If your APIs already have authentication, rate limits, and service boundaries, MCP can expose selected capabilities to AI clients without changing the upstream system.

A common production pattern is to keep existing API controls in place and add a separate AI-facing layer that curates tools, descriptions, and model-facing access.

How they work together

A mature setup often uses both layers: MCP for the AI-facing surface and an API gateway for the upstream service boundary.

In this flow, the MCP layer is responsible for the model-facing contract: tool names, descriptions, allowed actions, structured arguments, and AI-specific safety controls. The API gateway remains responsible for the HTTP service boundary: upstream routing, API auth, quotas, and service observability.

This avoids forcing the API gateway to understand AI tool selection while also avoiding a direct model-to-API pattern where every endpoint becomes available to the agent.

Common production flow

text
AI client
  -> MCP server or MCP gateway
  -> tool policy, schema validation, audit logging
  -> API gateway
  -> internal REST API or service
  -> validated result returned to the AI client

Decision guide

The right layer depends on the consumer and the risk you are trying to control.

QuestionUse an API gateway when...Use MCP when...
Who is the consumer?The consumer is an app, service, partner, or human developer.The consumer is an AI client or agent runtime.
What is being discovered?Routes, API versions, schemas, and service documentation.Tools, descriptions, arguments, resources, and prompts.
What needs curation?API products, routes, plans, and upstream access.A smaller set of model-safe capabilities with clear tool descriptions.
What is the main risk?Traffic abuse, service exposure, auth gaps, and contract drift.Unsafe tool choice, broad action surfaces, weak validation, and prompt-driven overreach.

Common anti-patterns

The most common mistake is treating every existing API endpoint as a good AI tool.

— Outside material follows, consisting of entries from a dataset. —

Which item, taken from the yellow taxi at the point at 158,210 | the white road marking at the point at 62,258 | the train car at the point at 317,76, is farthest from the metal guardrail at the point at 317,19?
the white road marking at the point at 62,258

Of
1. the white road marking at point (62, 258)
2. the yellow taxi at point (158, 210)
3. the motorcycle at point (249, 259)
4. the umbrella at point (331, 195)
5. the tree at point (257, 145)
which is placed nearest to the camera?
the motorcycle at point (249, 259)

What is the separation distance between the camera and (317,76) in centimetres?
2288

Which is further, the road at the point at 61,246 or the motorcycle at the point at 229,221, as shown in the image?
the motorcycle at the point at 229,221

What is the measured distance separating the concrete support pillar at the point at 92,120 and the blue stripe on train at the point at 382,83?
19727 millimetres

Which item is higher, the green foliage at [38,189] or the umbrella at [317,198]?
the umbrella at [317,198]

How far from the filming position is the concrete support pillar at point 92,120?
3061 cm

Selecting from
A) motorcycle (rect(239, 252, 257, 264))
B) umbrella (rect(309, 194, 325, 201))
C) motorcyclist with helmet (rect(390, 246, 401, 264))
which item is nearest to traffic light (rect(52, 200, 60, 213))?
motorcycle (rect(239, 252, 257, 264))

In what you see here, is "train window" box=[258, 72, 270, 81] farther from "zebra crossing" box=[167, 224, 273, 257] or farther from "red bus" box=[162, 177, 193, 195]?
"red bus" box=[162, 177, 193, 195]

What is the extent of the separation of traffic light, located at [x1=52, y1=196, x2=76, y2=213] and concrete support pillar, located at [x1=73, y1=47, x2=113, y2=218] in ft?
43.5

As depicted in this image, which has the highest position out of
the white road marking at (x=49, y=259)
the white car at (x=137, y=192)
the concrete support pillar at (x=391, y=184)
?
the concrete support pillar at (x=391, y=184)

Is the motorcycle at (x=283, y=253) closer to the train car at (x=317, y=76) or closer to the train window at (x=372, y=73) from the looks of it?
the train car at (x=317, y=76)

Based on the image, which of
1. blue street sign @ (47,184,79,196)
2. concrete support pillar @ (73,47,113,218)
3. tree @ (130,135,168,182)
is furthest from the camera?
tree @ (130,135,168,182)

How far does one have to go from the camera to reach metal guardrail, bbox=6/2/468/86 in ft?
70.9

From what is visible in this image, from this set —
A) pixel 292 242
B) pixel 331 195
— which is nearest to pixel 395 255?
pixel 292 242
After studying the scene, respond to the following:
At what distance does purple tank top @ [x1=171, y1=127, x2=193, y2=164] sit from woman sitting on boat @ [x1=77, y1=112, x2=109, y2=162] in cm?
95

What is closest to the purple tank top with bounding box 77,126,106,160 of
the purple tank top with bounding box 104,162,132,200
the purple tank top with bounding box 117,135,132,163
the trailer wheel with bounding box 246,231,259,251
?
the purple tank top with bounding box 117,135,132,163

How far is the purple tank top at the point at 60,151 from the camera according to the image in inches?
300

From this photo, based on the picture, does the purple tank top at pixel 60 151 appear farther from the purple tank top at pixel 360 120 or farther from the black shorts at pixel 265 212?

  • Do not publish a full administrative API as a tool catalog just because an OpenAPI file exists.
  • Do not assume endpoint documentation is enough for agent-ready tool descriptions.
  • Do not put upstream API keys into every MCP client configuration.
  • Do not let an API gateway policy become the only MCP safety control if the AI-facing tool is too broad.
  • Do not hide business constraints in prompts when they can be enforced in server-side validation.

Sources and further reading

Common questions

Does MCP replace an API gateway?

No. MCP is an AI-facing protocol. An API gateway can still protect and route the underlying HTTP APIs.

Can OpenAPI APIs become MCP tools?

Yes. OpenAPI operations can be represented as MCP tools when the tool schema, description, and execution path are defined clearly.

Should every API route become an MCP tool?

No. MCP tools should be curated for AI workflows. Broad admin routes, destructive operations, and low-value internal endpoints should usually stay hidden unless there is a clear policy and validation model.

Why not let AI clients call APIs directly?

Direct API access can expose broad credentials and unclear operational boundaries. MCP tools provide a curated AI-facing surface.

Where should authentication live?

The AI client should authenticate to the MCP server or gateway. Upstream API credentials should stay server-side so they can be rotated, scoped, audited, and kept out of prompts and local configs.